Sunday, November 12, 2006

Speaking only in commands.
“Your rosemary’s dying,” she said to me, and lifted the tired, browning plant from the windowsill. Rubbed a couple of now-brittle needles between her fingers, separating them easily from their stem. “It needs more sunlight.” I thought of those stats you hear that most murders take place between people who know each other well. Crimes of passion.

But here it had only been a week since I’d carried this plant home from the Farmers Market and already we were at killing, at life-and-death.

I had brought it home to live, but now I was preventing it from making its food. And there was no sunnier place in this small flat, than where I had placed the arid plant. It could not stay here and survive.

There was something that separated me from these plant people, these people who sprouted vines from their fingers that then ran around windowframes and flowered and made their living places living places. It was the same thing that separated me from people who trained dogs and horses. A certain lack of control that the leaf, the hound and the mare all saw and knew. To do anything in this world you just have to believe you’re doing it and soon enough, it’s done; but with me and plants and puppies, I caught myself up in the amazement that these were mine to care for. If I screwed up, they’d die.

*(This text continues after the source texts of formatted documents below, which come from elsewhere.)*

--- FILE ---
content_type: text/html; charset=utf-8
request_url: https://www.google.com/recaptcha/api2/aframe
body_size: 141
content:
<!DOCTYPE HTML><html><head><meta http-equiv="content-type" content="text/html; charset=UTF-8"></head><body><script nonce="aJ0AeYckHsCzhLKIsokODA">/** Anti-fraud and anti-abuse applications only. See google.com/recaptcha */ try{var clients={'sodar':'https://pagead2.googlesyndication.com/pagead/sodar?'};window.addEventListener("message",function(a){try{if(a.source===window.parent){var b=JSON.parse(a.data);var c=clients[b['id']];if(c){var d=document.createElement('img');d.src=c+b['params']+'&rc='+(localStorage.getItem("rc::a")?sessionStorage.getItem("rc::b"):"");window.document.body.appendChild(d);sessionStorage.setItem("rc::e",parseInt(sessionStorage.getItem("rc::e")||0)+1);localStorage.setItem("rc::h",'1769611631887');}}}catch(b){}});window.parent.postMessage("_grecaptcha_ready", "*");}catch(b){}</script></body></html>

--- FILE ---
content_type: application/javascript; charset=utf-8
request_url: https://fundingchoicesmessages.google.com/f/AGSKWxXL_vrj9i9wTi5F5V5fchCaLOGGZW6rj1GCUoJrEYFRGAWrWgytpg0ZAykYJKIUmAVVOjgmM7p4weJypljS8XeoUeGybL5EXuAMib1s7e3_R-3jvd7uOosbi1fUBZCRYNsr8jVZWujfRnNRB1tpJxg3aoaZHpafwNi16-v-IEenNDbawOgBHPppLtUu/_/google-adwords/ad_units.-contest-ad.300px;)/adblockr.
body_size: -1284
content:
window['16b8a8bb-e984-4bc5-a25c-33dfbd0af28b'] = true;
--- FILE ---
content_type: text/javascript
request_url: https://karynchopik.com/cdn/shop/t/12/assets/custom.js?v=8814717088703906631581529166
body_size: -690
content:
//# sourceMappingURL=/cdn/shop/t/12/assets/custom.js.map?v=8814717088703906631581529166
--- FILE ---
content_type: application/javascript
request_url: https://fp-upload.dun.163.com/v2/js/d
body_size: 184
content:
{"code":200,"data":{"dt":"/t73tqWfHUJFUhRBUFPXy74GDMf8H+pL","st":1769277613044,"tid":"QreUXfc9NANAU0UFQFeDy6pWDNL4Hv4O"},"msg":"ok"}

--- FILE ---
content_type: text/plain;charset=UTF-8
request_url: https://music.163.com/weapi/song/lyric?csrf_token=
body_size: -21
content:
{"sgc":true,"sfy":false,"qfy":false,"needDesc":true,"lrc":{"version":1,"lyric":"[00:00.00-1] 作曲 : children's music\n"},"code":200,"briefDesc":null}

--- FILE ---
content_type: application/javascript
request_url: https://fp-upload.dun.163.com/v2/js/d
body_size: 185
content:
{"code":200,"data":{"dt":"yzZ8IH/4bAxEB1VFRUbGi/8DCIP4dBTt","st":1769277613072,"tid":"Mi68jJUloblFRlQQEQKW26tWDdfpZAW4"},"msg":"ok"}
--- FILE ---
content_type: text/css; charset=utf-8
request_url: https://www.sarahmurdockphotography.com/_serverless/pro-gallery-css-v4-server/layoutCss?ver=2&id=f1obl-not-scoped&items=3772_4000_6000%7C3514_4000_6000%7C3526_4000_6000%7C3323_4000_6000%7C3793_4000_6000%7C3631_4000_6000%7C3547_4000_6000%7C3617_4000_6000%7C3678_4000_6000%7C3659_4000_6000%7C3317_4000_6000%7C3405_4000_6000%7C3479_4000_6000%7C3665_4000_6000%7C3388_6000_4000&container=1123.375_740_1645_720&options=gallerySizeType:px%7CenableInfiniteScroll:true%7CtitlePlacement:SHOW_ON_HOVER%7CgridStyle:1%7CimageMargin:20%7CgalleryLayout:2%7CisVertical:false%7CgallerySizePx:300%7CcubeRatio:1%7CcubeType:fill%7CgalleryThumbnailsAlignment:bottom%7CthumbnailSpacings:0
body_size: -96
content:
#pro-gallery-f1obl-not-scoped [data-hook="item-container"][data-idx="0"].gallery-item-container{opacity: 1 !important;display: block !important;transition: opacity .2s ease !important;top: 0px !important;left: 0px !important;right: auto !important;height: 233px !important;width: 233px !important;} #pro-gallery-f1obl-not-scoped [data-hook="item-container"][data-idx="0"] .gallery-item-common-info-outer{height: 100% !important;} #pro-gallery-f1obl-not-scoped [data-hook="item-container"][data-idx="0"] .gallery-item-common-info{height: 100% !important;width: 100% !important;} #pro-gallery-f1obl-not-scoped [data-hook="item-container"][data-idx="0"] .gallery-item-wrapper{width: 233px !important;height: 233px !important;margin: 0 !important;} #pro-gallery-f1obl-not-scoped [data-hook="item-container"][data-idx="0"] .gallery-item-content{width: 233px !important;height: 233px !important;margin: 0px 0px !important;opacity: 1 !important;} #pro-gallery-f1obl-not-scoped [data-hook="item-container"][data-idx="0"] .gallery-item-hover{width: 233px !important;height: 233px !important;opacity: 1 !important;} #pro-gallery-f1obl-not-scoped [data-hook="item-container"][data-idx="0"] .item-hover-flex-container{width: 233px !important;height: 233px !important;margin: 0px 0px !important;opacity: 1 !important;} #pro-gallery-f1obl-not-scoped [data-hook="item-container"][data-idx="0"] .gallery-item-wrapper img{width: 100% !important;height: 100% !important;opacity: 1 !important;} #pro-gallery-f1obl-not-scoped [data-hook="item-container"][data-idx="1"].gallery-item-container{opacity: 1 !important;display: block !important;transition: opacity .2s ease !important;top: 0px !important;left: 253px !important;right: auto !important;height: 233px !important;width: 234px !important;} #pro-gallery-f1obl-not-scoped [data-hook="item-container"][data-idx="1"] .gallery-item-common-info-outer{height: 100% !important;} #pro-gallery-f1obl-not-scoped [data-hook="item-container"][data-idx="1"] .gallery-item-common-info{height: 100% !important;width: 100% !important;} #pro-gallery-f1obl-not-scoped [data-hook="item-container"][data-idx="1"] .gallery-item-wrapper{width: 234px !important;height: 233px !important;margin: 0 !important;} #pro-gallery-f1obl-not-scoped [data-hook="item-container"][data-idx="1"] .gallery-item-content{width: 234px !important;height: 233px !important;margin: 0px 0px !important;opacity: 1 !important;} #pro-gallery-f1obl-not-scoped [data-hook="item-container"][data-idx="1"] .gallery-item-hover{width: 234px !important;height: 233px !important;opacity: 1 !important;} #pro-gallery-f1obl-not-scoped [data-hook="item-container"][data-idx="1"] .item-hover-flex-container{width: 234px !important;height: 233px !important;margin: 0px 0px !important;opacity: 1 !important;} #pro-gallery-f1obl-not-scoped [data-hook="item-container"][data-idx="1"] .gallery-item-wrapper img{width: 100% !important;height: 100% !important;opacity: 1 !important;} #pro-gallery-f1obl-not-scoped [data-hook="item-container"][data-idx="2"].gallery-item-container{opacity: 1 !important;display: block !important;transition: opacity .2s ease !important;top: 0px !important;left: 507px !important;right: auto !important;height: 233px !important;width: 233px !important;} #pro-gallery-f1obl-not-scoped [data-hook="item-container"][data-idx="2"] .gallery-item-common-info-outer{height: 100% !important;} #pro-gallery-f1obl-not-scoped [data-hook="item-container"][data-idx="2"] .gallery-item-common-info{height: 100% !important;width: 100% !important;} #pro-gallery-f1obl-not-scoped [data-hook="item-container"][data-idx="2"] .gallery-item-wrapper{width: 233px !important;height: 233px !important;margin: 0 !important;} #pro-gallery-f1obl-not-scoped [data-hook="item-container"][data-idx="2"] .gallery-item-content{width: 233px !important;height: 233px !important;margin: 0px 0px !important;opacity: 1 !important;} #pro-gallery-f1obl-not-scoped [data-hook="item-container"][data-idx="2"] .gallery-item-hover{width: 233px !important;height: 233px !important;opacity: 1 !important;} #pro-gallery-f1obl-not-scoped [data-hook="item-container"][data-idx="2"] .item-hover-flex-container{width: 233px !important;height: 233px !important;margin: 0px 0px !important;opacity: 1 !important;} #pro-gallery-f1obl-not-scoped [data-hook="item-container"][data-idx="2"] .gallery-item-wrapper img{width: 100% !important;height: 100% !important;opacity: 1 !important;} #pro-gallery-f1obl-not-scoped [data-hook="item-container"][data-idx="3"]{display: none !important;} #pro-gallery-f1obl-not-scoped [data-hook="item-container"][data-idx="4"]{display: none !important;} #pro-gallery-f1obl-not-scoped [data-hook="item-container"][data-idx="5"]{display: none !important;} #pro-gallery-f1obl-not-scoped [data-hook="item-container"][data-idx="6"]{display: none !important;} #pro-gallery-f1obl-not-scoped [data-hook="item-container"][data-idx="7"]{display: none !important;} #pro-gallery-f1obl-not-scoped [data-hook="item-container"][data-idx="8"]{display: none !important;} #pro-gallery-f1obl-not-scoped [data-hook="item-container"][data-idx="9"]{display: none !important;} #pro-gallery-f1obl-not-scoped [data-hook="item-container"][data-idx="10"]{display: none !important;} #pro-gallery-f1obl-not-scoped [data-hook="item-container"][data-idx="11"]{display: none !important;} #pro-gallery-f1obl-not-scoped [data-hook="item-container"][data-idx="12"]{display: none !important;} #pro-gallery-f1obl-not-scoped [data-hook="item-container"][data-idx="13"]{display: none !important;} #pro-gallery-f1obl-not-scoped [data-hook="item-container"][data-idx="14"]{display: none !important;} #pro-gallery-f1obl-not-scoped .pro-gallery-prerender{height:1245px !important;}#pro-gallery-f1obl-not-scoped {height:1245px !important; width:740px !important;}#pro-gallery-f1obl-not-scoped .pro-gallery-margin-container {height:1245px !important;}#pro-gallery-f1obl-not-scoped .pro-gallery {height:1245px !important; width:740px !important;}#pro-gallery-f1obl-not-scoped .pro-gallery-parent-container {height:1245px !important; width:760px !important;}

Simply put, I cared too much. I cuddled the baby mutt I shared with my ex and the next thing I knew, he’d scratched up the couch and eaten my favorite hat. I tried creating distance, as the trainer directed. I tried speaking only in commands, but it was too late: the dog knew I loved him best. I tried commanding the plants, as well: the ivy, the herbs, I watered and sunned, no more singing, this time. Only: grow. Grow! But they withered, beyond my control.